On 26.04.2011 23:43, Timon Gehr wrote:

> But you understand why it is deprecated for GC memory?

  Sure, I do. Though, sometimes it is useful to immediately deallocate an 
object, instead of delegating this to GC (and most likely - to delay 
deallocation). There was a post concerning thoughts of Linus Torvalds about GC, 
and the keyword is -
"cache". Another possible use - in case of large objects, which are used for 
short period of time - it makes little sense to keep them around until next GC 
cycle, as this may lead to another request to OS, which may be unnecessary 
otherwise.

> The main thing to note is that the semantics of C++ 'new' and D 'new' are 
> rather
> different.

  From programmer's point of view - not really. 'new' will allocate (and 
create) an object, which is not really different from C++. Or?

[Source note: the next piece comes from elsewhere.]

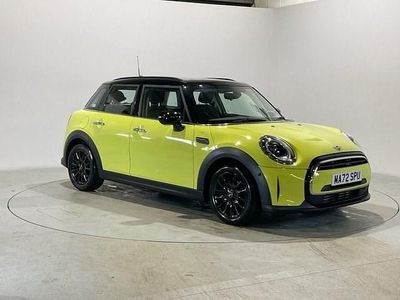 Used Mini Cooper Classic 136 HP (100 kW) 2022 Yellow Hatchback
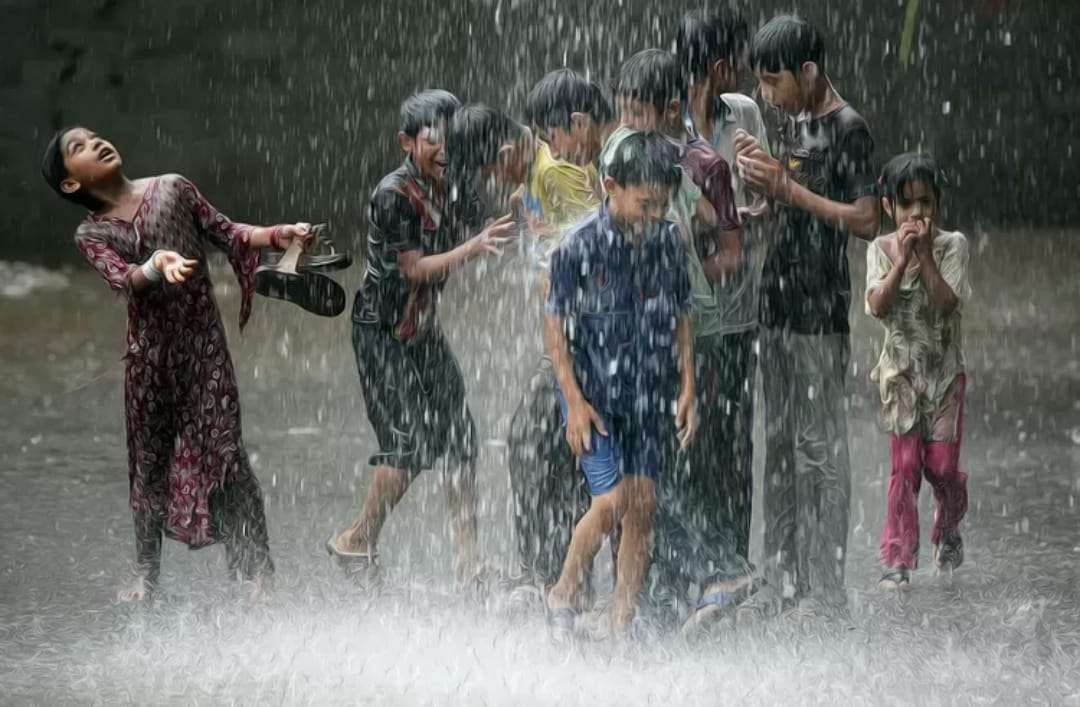 Inilah Bahaya Mandi Hujan Anak yang Perlu Diwaspadai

> D 'new' performs allocation on the GC heap by default. The only sane 
> overloads of
> 'new' would therefore allocate the object on a custom GC heap, which you never
> want to do.

  Why it is the only "sane"? Why I couldn't allocate from somewhere else? If D 
is positioned as language for system programming (not only, but anyway), it is 
quite OK to use other (de)allocators.

> The argument for removing 'delete' overloading is trivial after taking that 
> into consideration.

  Still, to be honest, I don't see, what is the argument. 'delete' looks quite 
OK for explicit deallocation, regardless of where the object was allocated.

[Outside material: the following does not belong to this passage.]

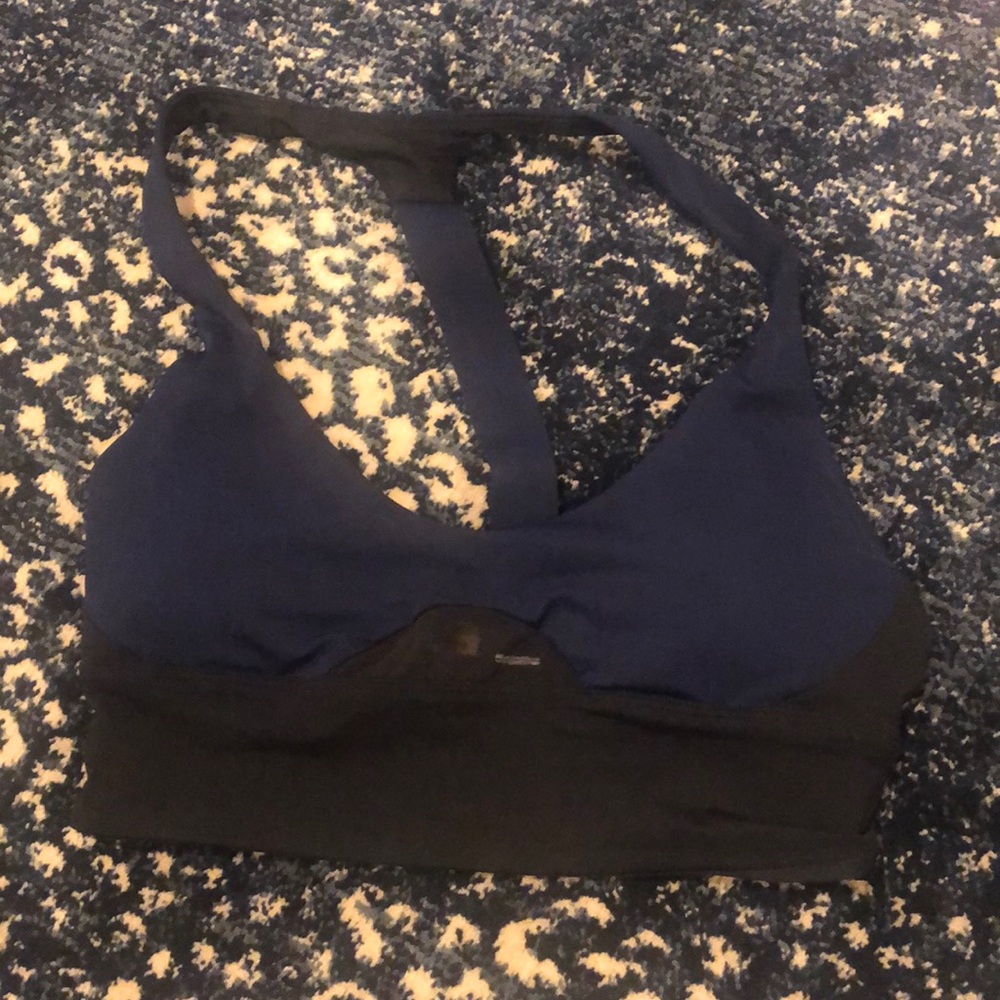 Sports bra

> You can still create custom allocators by the means of template functions. (I 
> do
> not think this is optimal though because they duplicate code that needn't be)

 This way, we delegate all this to the developer, as he has to care - where 
objects should be allocated. OTOH, some objects (in specific environments) may 
"know better", where they should be allocated - that's why I believe that 
overloading makes sense.

> They feel a little bit less natural though, which is not a problem, since in 
> D, custom
> allocators and manual memory management in general, _are_ less natural.

  Why? In some cases (again - system and real-time programming) - explicit 
(de)allocation is a must. Why not leave things as is? Those who don't need it 
will never use them, those who do need - will always have the option to use.

> You don't gain anything by overloadable new/delete in D, because you cannot 
> use
> the feature to quickly patch in a custom allocator to existing code as 
> possible in
> C++ as a means of optimization. (this binds that allocator to a specific type,
> which does not make much sense in other context)

  Exactly the point - for specific (derived) types, for specific application, 
when D Runtime/Phobos
  are not used (partially or fully) - this makes sense, IMHO.